_What needs to be done:_
Copy the lines of the items without changes, starting with the line that contains "What is furthest" and continuing through the end of the items, both included. Leave out the pictures.

Source items:
•••
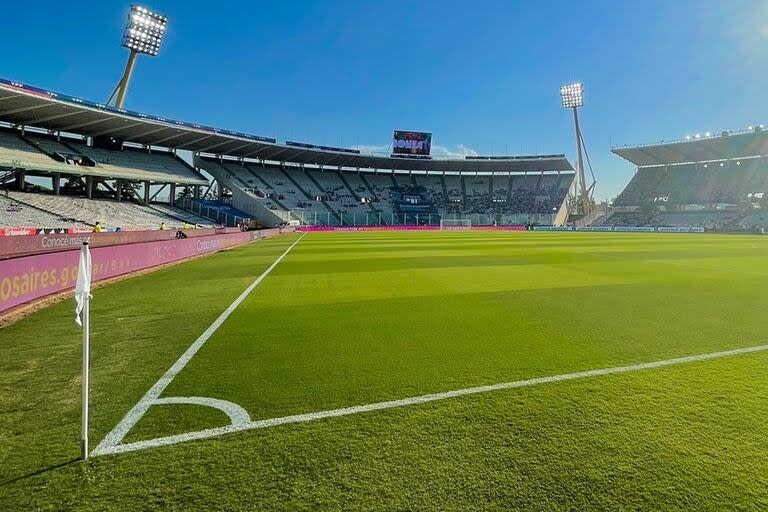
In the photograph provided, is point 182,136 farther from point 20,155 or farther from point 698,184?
point 698,184

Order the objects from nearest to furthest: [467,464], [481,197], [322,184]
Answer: [467,464] < [322,184] < [481,197]

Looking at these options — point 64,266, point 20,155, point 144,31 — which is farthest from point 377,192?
point 64,266

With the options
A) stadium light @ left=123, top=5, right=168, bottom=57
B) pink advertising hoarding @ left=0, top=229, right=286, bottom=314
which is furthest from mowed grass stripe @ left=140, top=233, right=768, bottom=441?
stadium light @ left=123, top=5, right=168, bottom=57

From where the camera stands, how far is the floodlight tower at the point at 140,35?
52.0 m

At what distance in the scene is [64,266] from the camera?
445 inches

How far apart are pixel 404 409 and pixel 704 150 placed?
8836 cm

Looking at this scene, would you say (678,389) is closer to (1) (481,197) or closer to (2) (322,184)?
(2) (322,184)

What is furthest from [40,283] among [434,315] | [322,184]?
[322,184]

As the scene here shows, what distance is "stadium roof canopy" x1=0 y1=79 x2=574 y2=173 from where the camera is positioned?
4304 cm

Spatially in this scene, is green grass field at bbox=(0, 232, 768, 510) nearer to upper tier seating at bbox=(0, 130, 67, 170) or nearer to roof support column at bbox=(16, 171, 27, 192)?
upper tier seating at bbox=(0, 130, 67, 170)

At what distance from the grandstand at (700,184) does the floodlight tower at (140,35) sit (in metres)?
77.2

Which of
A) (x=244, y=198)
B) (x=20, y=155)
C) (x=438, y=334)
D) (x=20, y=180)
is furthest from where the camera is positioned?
(x=244, y=198)

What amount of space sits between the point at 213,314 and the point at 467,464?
21.1ft

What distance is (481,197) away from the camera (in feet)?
296
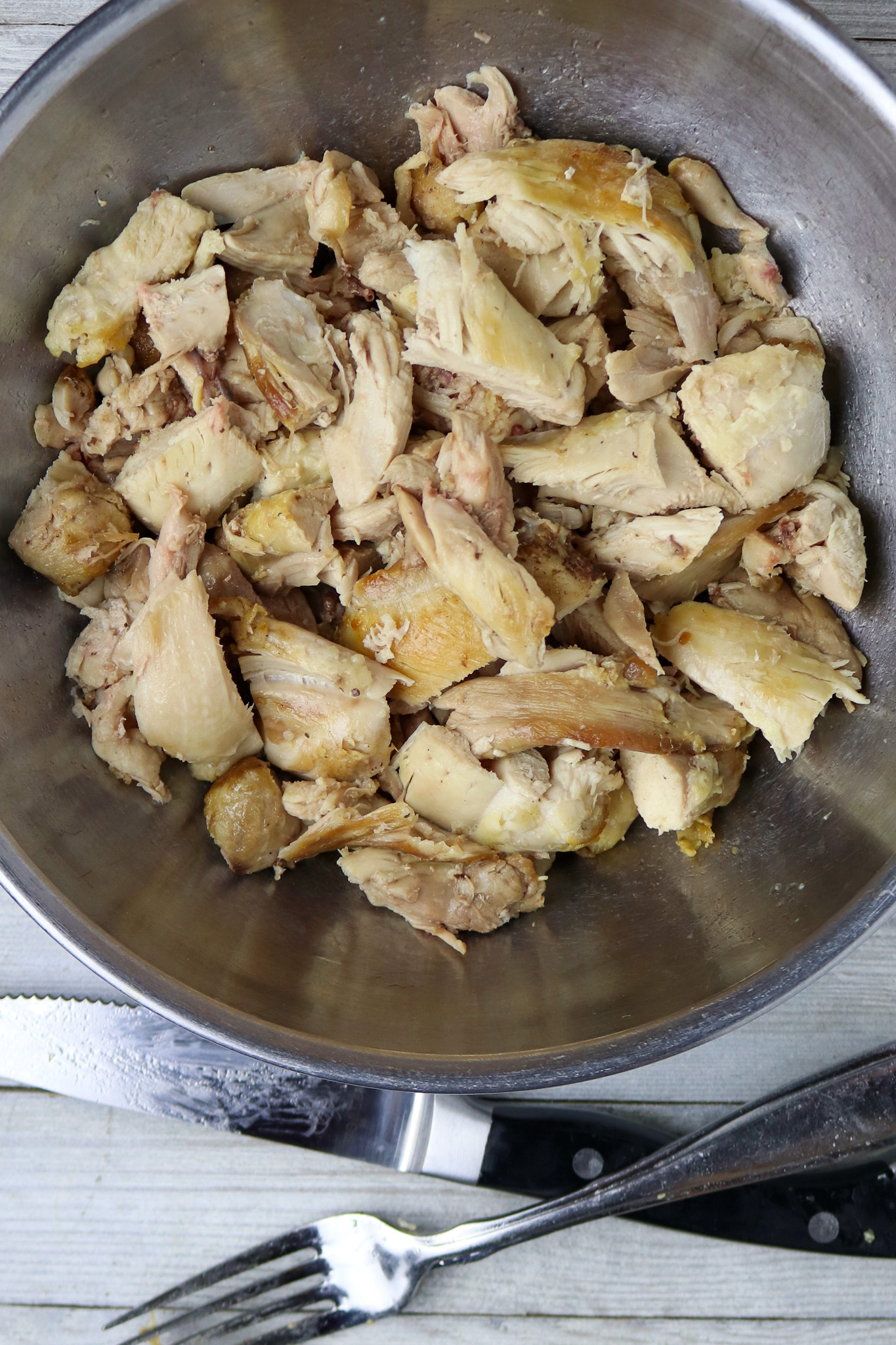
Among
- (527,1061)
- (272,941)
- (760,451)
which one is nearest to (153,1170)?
(272,941)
•••
_Response to the exercise:_
What is furthest from [40,283] among [434,315] | [322,184]?
[322,184]

As the scene here shows, what distance is "stadium roof canopy" x1=0 y1=79 x2=574 y2=173 from where the camera is positioned?
4304 cm

Spatially in this scene, is green grass field at bbox=(0, 232, 768, 510) nearer to upper tier seating at bbox=(0, 130, 67, 170) or nearer to roof support column at bbox=(16, 171, 27, 192)?
upper tier seating at bbox=(0, 130, 67, 170)

At what distance from the grandstand at (700,184) does the floodlight tower at (140,35) sit (in metres)?
77.2

Which of
A) (x=244, y=198)
B) (x=20, y=155)
C) (x=438, y=334)
D) (x=20, y=180)
is furthest from where the camera is positioned?
(x=244, y=198)

What amount of space sits between the point at 213,314 and the point at 467,464?
21.1ft

What distance is (481,197) away from the camera (in feet)?
296
Among
- (527,1061)
- (272,941)
- (760,451)
which one is nearest to (153,1170)?
(272,941)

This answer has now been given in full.